> _Written instruction A_
Reproduce verbatim the portion of the passage on algorithms DG and DGS that begins with the words containing "Figure 3: Algorithm" and ends with "(See Figure 3.)".
> _Written instruction B_
Carry on the passage on algorithms DG and DGS from the point at which it stops.

> _Passage to read_
<<<<

Figure 3: Algorithm DG

### 4.3.1 Algorithm DG

In algorithm D, the rule for a processor to remain active is that the received tid is should greater than its own tid (D rule). Let $p_1, \ldots, p_n$ be processors such that
processors $p_i$ and $p_j$ are adjacent to each other if $j = (i + 1) \mod n$ in a ring of $n$ processors. If $id(p_1) < id(p_2) < \cdots < id(p_n)$, an execution of algorithm D on the ring uses $O(n^2)$ messages. To avoid this, algorithm DG adopts another rule by which a processor may remain active even if the received $id$ is less than its own $tid$ (G rule).

Algorithm DG applies these two rules in alternate phases. Since both rules require to set $tid$ to $nid$, both rules can be adopted in algorithm DG using a variable $parity$. (See Figure 3.)

This reduces the worst-case message complexity to $O(n \log n)$. Note that active processors set their $tid$'s to a received $id$ using both rules.

### 4.3.2 Algorithm DGS

To apply the saving technique, the following uses an observation that is similar to that for algorithm D. Let $p_i, \ldots, p_{k_l}, \ldots, p_{k_m}, \ldots, p_j$ be a segment of a ring, where $p_i$ and $p_j$ are active at the end of phase $u - 1$, the processor $p_{k_l}$ ($1 \leq l \leq m$) are processors that became passive in phase $u - 1$, and all other processors in the segment are passive from the beginning of that phase. Assume that $parity$ is false ("greater than" rule applied) in phase $u - 1$. Since $p_{k_1}, \ldots, p_{k_m}$ became passive and $p_j$ is active in phase $u - 1$, $tid(p_{k_1}) \geq \cdots \geq tid(p_{k_m}) = tid_{u-1}(p_j)$. Then $tid(p_{k_l}) \geq tid_u(p_j)$ holds for all $1 \leq l \leq m$ at the beginning of phase $u$. If $tid_{u-1}(p_i) > tid(p_{k_l})$ for some $1 \leq l \leq m$ at the beginning of the phase $u$, then $tid_{u-1}(p_i) > tid_u(p_j)$ and $p_j$ remains active in the phase $u$. Thus, the saving technique can be applied. The message sent by $p_i$ can be stopped at $p_{k_1}$ in phase $u$. Note that, if the message sent by $p_i$ stops earlier in phase $u$, then processor $p_j$ remains active in phase $u$ since it does not receive a message in phase $u$.

>>>>

> _Data_
<<<<

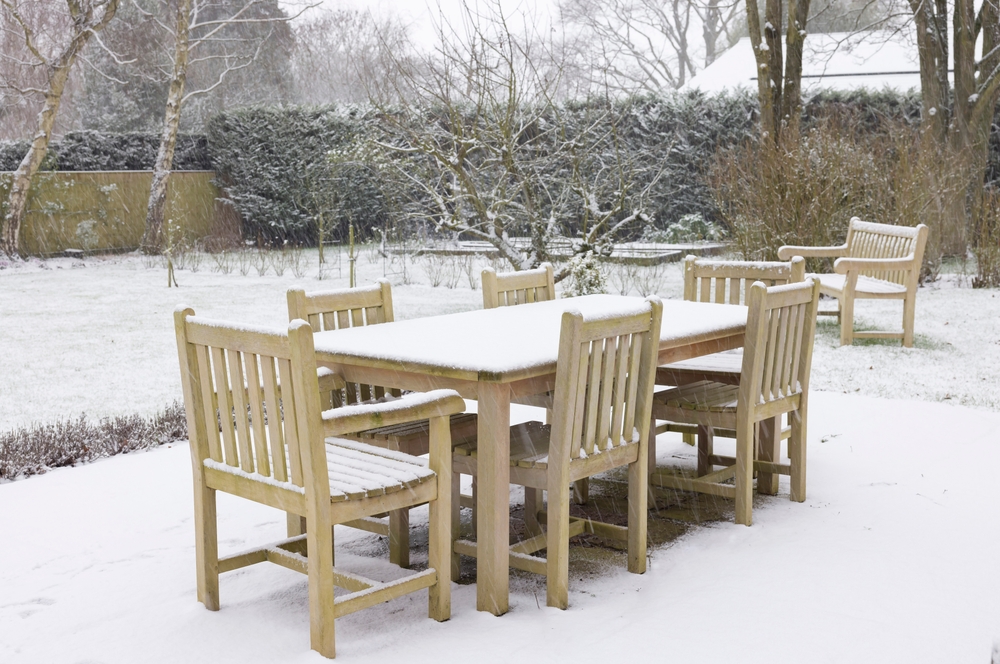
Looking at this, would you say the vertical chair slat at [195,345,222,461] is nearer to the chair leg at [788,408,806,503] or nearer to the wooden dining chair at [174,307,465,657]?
the wooden dining chair at [174,307,465,657]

>>>>

> _Exercise result A_
Figure 3: Algorithm DG

### 4.3.1 Algorithm DG

In algorithm D, the rule for a processor to remain active is that the received tid is should greater than its own tid (D rule). Let $p_1, \ldots, p_n$ be processors such that
processors $p_i$ and $p_j$ are adjacent to each other if $j = (i + 1) \mod n$ in a ring of $n$ processors. If $id(p_1) < id(p_2) < \cdots < id(p_n)$, an execution of algorithm D on the ring uses $O(n^2)$ messages. To avoid this, algorithm DG adopts another rule by which a processor may remain active even if the received $id$ is less than its own $tid$ (G rule).

Algorithm DG applies these two rules in alternate phases. Since both rules require to set $tid$ to $nid$, both rules can be adopted in algorithm DG using a variable $parity$. (See Figure 3.)

> _Exercise result B_
25
With this observation, algorithm DG can be improved as follows. Since messages are stopped early only at processors that became passive in the last phase, another state \textit{recent} is introduced to distinguish such processors from other passive processors. (Processors $p_{k_l}$ $(1 \leq l \leq m)$ become recent in the above example.) Recent processors become active if they receive an \textit{id} greater than \textit{tid} when the value of \textit{parity} is true. Passive processors relay messages as always.

A message that stops at active processor $p_i$ in algorithm DG stops at a recent processor $p_{k_l}$ in the modified algorithm. Thus, the recent processor $p_{k_l}$ needs to act as if it were the active processor $p_j$. The active processor $p_j$ needs only to relay messages in the modified algorithm. Since $p_j$ does not receive messages in phase $u$, $p_j$ remains active and the parity of $p_j$ does not change in phase $u$. Thus, the algorithm is modified so that every message contains its sender’s parity as part of a message. An active processor compares its parity with that contained in the message received. If the two parities are different, the processor becomes passive. It is possible that some recent processors do not receive a message in a phase. These processors become passive in the following phase. Thus, every recent processor compares its parity with one contained in the message received (if it receives one) and become passive if the values are different.

A similar modification is also possible for phases in which the value \textit{parity} is false. For phases with false parity, recent processors become active if \textit{nid} is less than \textit{tid}; otherwise they become passive. Algorithm DG with the saving technique is the algorithm DGS (Figure 4).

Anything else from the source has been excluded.